### Some records
== == ==

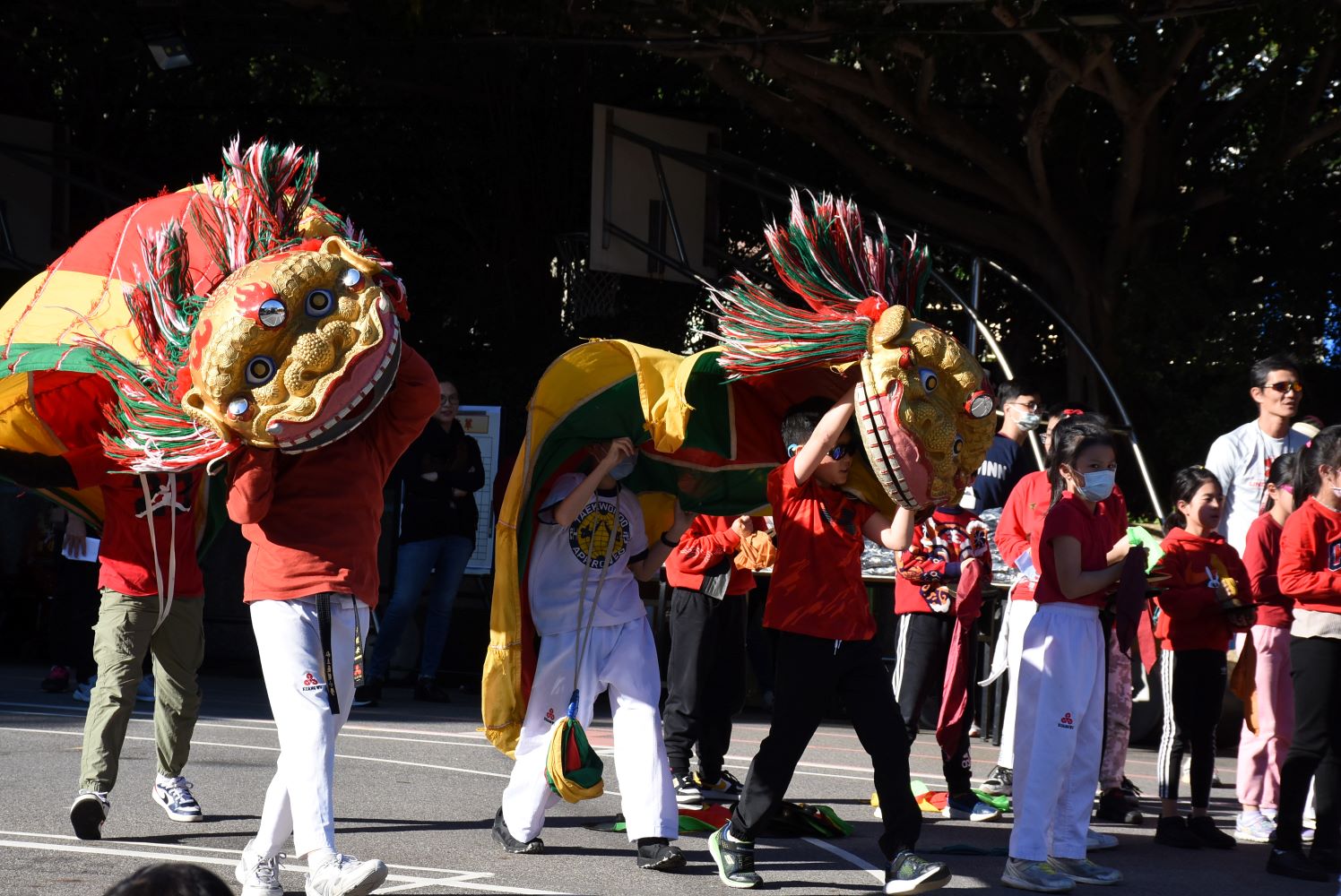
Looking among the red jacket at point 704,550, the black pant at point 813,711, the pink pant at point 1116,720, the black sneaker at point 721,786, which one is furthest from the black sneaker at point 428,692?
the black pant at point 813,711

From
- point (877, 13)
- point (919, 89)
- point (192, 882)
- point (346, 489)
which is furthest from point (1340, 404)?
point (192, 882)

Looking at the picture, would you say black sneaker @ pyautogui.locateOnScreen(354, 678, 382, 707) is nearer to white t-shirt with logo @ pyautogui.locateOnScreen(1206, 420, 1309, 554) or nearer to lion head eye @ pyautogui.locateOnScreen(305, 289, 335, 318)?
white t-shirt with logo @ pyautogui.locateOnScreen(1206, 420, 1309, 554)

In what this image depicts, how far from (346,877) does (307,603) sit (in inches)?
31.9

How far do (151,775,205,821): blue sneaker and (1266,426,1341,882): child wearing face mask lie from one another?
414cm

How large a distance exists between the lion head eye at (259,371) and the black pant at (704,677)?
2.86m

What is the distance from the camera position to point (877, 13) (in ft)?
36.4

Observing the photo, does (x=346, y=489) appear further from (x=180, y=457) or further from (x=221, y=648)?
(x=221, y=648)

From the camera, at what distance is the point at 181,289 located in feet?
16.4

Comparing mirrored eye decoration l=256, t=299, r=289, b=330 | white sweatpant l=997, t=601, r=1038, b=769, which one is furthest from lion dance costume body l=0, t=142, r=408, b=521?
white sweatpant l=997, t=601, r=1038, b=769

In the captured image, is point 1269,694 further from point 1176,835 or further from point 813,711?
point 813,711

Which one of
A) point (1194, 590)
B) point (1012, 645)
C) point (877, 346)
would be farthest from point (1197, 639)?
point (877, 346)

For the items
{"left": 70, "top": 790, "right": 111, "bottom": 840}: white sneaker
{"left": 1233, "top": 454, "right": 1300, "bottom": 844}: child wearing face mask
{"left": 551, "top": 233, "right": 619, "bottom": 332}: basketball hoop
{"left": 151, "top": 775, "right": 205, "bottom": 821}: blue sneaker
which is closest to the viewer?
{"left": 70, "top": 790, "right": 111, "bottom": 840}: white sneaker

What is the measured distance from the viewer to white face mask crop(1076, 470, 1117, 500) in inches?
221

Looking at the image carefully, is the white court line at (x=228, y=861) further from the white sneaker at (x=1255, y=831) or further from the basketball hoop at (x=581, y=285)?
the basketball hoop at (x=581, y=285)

== == ==

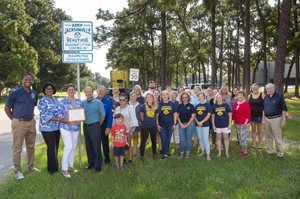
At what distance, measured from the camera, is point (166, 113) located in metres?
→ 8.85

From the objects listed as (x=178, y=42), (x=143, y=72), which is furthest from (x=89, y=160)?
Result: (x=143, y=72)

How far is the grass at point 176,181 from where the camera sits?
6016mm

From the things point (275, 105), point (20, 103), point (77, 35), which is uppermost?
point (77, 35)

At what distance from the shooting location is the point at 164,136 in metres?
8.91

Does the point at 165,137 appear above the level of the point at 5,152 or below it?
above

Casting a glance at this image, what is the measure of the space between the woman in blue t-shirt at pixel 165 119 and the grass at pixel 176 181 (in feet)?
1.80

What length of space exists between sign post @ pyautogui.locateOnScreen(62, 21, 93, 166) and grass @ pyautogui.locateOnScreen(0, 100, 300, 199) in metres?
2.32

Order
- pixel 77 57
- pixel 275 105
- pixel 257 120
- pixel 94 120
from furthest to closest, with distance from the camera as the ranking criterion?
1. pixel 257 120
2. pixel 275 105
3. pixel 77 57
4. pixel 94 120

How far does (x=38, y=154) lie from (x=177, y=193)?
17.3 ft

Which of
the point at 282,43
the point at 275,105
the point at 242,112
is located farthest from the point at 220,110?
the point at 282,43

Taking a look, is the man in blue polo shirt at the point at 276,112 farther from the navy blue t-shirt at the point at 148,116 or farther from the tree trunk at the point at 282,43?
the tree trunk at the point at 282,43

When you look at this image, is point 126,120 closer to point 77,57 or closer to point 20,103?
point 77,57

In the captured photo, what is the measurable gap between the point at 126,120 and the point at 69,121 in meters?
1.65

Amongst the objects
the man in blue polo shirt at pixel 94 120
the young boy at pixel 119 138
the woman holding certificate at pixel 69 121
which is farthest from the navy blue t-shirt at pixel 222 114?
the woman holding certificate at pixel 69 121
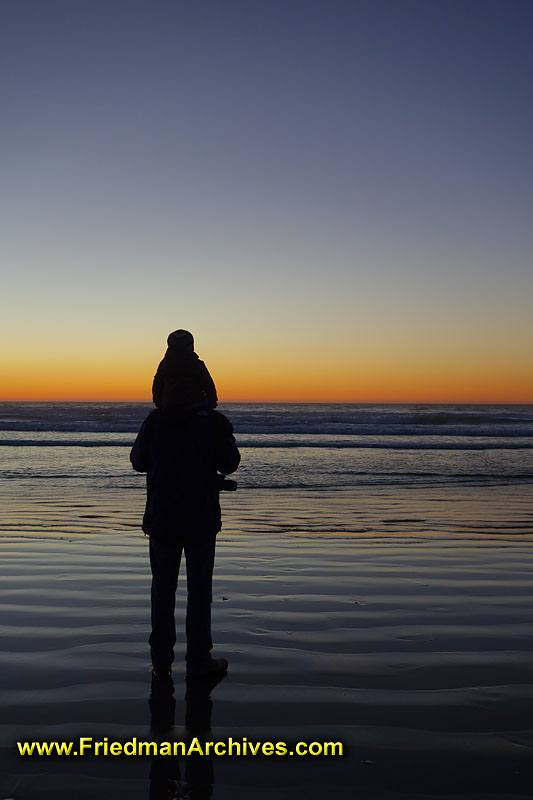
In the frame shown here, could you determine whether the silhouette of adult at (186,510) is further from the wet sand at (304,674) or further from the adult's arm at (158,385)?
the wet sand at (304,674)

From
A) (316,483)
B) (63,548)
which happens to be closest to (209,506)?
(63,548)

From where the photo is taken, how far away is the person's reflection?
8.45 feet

== == ==

### Aim
Extract every line from the entries above that contains the word "white". Case counts.

### Response to this task
Looking at the picture, would you say black sneaker @ pyautogui.locateOnScreen(354, 678, 382, 707) is nearer to white t-shirt with logo @ pyautogui.locateOnScreen(1206, 420, 1309, 554) or nearer to lion head eye @ pyautogui.locateOnScreen(305, 289, 335, 318)?
white t-shirt with logo @ pyautogui.locateOnScreen(1206, 420, 1309, 554)
Comparing mirrored eye decoration l=256, t=299, r=289, b=330 | white sweatpant l=997, t=601, r=1038, b=769, which one is furthest from lion dance costume body l=0, t=142, r=408, b=521?
white sweatpant l=997, t=601, r=1038, b=769
{"left": 70, "top": 790, "right": 111, "bottom": 840}: white sneaker
{"left": 70, "top": 790, "right": 111, "bottom": 840}: white sneaker
What is the measured distance from the viewer to white face mask crop(1076, 470, 1117, 500) in inches?
Looking at the image carefully, is the white court line at (x=228, y=861) further from the white sneaker at (x=1255, y=831) or further from the basketball hoop at (x=581, y=285)?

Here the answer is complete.